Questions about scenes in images
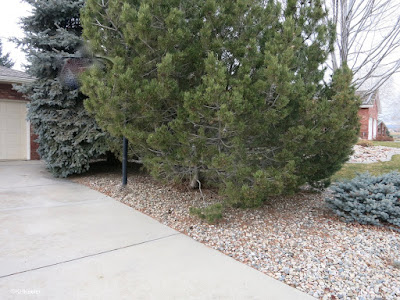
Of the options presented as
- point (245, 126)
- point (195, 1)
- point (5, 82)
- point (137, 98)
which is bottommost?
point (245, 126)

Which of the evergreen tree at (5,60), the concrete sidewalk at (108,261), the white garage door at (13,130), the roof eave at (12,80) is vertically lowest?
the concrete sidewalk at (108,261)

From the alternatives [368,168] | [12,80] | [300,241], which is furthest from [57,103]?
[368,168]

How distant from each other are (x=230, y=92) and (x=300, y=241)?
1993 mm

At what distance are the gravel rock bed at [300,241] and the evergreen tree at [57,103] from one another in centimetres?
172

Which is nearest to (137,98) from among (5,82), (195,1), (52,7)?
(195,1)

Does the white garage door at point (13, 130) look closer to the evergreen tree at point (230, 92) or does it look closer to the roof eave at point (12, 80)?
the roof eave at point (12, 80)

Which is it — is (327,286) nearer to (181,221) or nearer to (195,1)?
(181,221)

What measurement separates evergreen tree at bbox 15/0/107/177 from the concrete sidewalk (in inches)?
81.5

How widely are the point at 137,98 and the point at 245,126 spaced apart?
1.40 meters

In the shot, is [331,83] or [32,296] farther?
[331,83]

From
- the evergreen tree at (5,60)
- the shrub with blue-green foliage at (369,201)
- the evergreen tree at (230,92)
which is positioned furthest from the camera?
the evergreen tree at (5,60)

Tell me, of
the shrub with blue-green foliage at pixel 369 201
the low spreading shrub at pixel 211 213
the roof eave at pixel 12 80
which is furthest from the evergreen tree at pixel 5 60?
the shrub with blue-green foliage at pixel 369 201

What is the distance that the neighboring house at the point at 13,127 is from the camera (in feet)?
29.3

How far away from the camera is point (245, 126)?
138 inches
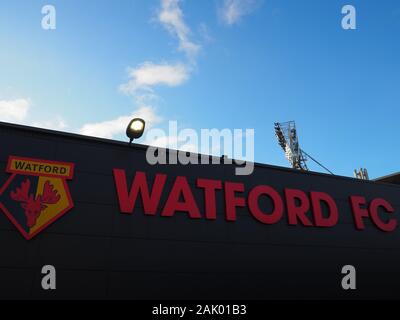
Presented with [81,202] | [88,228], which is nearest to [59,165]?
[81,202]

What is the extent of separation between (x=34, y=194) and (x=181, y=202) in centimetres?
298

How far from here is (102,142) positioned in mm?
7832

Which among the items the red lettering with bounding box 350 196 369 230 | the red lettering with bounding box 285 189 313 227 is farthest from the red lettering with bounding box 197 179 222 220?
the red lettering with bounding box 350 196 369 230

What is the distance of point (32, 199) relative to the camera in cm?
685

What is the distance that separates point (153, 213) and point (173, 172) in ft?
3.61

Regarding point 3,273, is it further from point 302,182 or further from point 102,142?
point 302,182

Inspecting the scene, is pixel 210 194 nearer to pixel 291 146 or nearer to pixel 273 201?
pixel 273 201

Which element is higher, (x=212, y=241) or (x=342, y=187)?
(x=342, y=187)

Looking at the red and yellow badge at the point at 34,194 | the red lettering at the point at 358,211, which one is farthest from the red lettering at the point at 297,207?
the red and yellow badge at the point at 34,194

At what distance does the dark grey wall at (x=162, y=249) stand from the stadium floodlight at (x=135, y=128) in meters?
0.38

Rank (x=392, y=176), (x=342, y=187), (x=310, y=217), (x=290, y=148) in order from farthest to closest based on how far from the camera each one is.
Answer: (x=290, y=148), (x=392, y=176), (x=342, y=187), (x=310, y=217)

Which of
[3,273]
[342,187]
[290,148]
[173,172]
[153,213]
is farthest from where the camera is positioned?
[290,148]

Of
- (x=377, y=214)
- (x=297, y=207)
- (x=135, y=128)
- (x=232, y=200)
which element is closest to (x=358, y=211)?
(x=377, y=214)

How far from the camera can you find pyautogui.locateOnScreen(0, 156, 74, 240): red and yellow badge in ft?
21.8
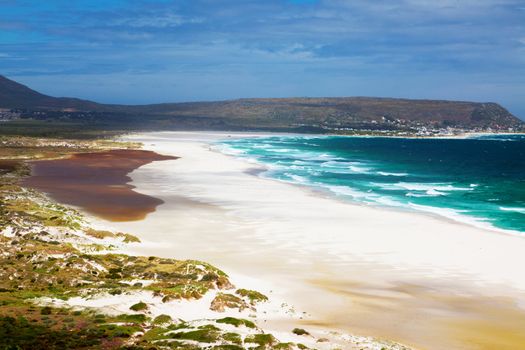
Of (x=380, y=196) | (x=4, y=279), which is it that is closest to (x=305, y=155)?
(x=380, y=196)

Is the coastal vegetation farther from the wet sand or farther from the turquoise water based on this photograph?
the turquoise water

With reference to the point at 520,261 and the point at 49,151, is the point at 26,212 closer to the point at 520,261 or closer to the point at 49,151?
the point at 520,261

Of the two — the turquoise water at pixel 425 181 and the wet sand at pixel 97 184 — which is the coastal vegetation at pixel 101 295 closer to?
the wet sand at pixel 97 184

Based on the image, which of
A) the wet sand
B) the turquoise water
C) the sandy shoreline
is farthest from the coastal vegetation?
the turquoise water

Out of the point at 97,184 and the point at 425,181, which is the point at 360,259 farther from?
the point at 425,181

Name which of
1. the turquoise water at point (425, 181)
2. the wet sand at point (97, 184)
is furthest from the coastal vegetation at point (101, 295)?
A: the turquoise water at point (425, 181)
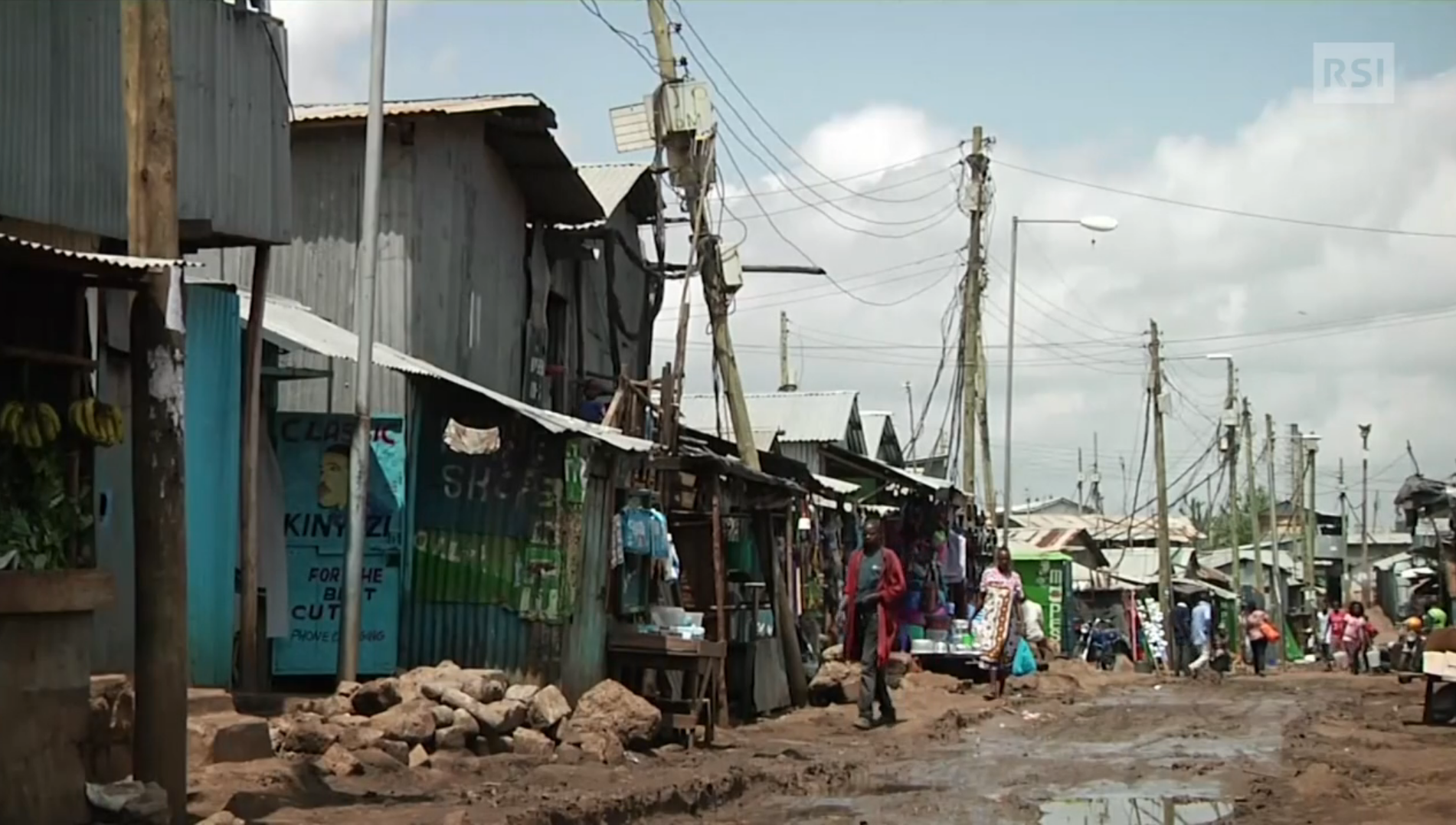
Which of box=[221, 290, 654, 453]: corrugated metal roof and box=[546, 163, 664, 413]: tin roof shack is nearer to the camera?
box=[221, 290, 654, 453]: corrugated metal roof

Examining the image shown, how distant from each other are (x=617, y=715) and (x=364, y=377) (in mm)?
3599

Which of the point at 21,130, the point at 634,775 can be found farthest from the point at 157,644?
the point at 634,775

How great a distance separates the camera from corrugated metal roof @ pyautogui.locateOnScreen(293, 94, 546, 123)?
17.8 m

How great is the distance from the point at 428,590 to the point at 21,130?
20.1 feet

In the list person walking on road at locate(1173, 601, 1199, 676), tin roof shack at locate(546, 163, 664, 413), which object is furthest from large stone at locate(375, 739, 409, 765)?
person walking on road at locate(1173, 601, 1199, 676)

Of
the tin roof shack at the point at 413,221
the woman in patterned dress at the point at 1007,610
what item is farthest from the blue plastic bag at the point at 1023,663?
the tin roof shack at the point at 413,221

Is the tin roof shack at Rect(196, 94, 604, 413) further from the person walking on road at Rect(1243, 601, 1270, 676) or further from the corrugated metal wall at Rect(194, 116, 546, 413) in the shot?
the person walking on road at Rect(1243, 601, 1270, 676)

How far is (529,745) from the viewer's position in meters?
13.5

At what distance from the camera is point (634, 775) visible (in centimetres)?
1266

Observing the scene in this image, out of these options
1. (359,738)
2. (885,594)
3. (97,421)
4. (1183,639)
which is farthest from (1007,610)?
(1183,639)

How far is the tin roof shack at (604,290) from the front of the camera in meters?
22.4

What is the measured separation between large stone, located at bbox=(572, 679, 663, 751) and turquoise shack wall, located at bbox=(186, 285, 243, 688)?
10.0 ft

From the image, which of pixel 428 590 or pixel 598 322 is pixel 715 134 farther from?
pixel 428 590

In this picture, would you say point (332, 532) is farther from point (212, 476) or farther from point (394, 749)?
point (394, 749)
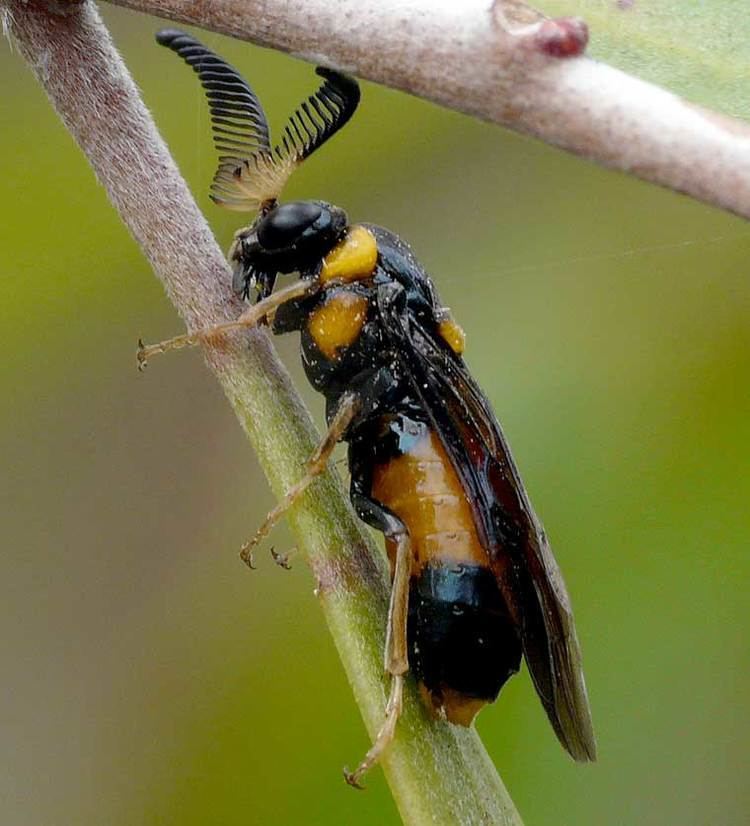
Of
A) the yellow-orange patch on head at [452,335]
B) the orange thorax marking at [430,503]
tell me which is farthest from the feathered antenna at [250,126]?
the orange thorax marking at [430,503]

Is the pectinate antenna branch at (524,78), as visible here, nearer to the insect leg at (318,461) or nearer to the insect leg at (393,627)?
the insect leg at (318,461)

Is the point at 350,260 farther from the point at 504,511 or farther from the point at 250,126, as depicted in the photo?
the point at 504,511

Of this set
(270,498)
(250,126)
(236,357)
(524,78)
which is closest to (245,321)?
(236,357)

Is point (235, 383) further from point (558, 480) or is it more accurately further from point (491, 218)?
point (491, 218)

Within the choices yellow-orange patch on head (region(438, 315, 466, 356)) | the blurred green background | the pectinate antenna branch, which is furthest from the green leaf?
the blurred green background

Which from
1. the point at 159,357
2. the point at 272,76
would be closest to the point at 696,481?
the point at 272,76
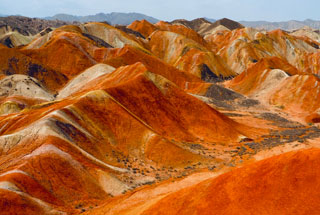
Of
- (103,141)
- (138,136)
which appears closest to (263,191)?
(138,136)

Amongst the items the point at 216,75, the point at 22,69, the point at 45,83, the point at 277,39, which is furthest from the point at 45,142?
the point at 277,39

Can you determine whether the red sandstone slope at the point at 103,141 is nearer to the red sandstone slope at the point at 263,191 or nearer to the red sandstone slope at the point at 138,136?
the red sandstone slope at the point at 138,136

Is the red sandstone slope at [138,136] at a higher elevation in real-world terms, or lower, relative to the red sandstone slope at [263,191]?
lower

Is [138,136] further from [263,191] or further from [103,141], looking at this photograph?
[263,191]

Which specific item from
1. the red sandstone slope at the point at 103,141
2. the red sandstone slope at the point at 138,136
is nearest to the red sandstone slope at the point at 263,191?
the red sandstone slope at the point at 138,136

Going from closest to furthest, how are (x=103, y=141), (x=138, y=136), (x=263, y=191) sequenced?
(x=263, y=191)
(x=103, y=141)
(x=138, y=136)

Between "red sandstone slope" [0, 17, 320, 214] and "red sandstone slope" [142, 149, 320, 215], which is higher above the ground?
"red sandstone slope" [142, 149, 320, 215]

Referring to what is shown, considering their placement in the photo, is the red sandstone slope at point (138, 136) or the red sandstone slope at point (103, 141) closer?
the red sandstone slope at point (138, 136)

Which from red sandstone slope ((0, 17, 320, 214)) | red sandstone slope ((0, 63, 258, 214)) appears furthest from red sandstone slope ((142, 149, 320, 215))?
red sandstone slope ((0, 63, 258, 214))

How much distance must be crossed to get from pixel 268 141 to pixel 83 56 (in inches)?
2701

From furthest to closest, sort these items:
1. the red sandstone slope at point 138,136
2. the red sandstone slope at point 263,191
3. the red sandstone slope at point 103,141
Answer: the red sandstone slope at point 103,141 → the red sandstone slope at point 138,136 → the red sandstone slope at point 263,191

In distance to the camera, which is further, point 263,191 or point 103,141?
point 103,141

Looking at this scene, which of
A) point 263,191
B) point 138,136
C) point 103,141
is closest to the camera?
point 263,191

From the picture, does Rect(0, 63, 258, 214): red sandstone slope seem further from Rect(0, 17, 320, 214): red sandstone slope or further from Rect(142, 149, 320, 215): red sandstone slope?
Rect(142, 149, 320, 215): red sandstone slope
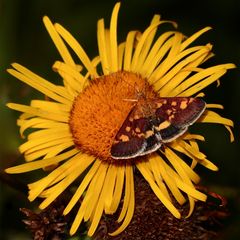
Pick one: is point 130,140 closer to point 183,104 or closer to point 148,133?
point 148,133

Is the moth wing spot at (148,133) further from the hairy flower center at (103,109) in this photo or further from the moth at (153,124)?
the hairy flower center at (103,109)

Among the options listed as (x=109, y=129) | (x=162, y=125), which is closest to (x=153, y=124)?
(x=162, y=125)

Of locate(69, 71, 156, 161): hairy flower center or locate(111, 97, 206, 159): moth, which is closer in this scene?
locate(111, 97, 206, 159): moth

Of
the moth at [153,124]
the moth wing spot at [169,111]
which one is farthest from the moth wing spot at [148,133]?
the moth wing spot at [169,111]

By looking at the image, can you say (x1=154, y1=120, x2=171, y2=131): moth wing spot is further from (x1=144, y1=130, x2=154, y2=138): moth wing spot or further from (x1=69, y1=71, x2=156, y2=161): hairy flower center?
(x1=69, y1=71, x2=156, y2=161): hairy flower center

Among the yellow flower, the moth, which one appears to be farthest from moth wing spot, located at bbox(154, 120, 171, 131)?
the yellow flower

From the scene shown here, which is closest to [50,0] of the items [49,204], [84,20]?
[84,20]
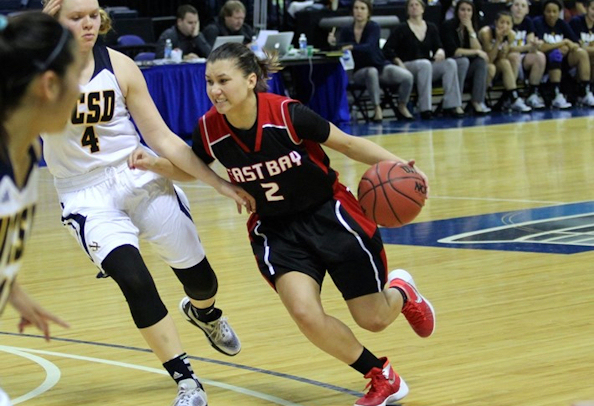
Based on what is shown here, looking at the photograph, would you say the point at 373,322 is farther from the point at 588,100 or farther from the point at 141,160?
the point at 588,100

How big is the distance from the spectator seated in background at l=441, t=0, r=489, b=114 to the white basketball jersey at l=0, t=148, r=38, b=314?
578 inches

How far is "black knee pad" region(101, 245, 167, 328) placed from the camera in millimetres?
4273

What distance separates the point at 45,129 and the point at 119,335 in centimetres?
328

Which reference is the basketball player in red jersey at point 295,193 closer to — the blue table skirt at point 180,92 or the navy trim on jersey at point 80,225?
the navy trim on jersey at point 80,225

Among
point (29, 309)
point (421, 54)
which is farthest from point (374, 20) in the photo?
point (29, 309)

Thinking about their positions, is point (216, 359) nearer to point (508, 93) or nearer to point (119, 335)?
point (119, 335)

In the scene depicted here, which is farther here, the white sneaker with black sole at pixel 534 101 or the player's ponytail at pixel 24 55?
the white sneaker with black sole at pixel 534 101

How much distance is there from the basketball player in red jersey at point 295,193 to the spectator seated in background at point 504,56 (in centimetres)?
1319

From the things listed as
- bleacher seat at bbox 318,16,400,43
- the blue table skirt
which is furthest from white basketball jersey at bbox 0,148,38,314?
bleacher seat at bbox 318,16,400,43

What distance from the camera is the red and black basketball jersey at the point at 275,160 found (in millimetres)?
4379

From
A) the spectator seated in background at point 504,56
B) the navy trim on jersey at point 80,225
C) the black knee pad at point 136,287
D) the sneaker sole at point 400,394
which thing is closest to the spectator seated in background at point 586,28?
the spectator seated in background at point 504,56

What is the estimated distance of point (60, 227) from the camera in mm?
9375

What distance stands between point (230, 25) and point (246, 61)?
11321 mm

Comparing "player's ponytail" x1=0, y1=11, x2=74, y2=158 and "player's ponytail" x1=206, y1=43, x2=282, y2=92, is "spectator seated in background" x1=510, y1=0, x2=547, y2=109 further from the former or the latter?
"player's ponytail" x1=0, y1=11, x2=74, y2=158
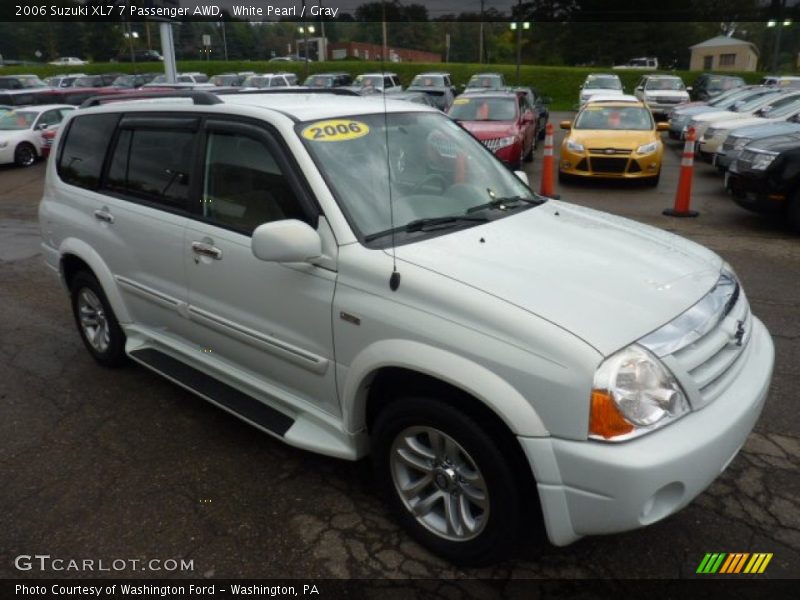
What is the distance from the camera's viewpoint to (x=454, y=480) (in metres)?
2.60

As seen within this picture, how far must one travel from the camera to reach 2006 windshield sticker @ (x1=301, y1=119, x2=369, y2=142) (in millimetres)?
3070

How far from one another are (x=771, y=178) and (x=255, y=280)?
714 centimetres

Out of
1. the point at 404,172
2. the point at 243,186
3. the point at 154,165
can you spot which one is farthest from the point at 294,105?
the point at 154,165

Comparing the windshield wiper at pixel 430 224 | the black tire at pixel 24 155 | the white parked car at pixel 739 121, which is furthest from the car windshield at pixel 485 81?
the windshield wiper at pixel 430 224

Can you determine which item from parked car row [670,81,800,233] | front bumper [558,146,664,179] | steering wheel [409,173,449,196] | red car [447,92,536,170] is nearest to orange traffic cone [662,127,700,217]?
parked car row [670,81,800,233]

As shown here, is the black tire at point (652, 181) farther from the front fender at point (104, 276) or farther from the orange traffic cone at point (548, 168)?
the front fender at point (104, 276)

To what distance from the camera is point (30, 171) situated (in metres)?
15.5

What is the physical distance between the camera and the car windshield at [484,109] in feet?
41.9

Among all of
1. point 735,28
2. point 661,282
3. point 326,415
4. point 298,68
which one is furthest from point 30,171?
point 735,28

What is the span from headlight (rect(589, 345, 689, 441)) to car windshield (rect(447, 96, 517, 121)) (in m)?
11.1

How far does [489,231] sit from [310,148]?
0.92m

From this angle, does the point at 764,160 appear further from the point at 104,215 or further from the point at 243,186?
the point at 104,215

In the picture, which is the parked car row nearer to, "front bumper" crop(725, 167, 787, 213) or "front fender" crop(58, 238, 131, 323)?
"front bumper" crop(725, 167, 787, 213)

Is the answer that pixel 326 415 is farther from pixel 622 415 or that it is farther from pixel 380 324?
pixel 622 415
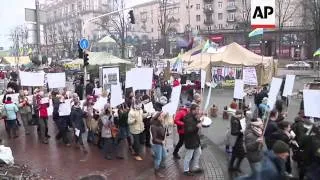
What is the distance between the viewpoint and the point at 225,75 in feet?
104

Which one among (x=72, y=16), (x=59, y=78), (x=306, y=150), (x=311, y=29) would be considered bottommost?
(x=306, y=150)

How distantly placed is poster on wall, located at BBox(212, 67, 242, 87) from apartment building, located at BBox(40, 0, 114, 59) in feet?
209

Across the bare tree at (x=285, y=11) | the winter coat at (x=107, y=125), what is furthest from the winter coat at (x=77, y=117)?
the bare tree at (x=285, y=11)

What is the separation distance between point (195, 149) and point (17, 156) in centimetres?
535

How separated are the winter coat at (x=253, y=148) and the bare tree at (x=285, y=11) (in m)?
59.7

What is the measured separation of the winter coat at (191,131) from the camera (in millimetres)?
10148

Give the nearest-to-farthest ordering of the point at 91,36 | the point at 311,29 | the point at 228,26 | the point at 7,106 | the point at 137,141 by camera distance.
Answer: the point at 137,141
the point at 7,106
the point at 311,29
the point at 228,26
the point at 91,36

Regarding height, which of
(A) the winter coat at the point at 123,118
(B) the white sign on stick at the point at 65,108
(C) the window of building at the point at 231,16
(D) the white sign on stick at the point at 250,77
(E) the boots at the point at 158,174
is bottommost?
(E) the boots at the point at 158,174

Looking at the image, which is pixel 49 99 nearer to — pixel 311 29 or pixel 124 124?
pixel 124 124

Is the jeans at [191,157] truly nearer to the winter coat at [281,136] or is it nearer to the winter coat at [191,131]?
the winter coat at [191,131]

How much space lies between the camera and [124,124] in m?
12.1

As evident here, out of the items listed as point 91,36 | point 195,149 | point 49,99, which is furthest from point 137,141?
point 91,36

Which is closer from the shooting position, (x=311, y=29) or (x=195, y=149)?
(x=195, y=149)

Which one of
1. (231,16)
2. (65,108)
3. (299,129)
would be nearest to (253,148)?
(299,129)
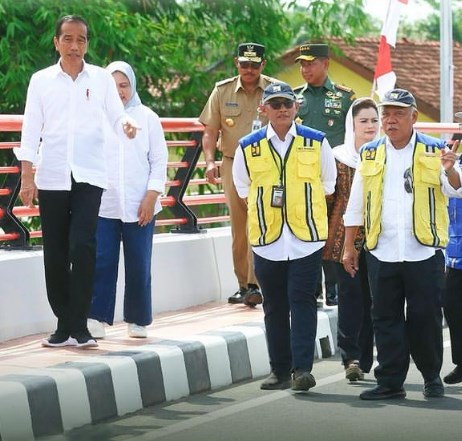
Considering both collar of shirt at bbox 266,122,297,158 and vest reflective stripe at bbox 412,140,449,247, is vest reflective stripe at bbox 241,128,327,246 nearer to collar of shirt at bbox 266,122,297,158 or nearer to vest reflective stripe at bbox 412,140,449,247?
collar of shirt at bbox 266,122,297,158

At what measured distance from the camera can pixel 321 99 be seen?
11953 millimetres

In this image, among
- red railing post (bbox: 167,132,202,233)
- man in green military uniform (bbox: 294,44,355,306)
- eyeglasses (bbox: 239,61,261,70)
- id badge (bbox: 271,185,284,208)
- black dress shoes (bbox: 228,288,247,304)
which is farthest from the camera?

PROBLEM TO SOLVE: In the data above, find the line with "Which one of" and repeat it and every line after it through the end, exactly; leave the pictures out.

OUTPUT OF THE EXERCISE:
Which one of
1. (231,16)
2. (65,108)
3. (299,129)
would be nearest to (253,148)?
(299,129)
Considering both collar of shirt at bbox 266,122,297,158 and vest reflective stripe at bbox 412,140,449,247, is vest reflective stripe at bbox 241,128,327,246 nearer to collar of shirt at bbox 266,122,297,158 or nearer to vest reflective stripe at bbox 412,140,449,247?
collar of shirt at bbox 266,122,297,158

At what measured distance from the camera can pixel 321 99 be seen?
11953 millimetres

In this image, among
- red railing post (bbox: 167,132,202,233)
- man in green military uniform (bbox: 294,44,355,306)
- eyeglasses (bbox: 239,61,261,70)
- id badge (bbox: 271,185,284,208)
- black dress shoes (bbox: 228,288,247,304)
which is farthest from the camera?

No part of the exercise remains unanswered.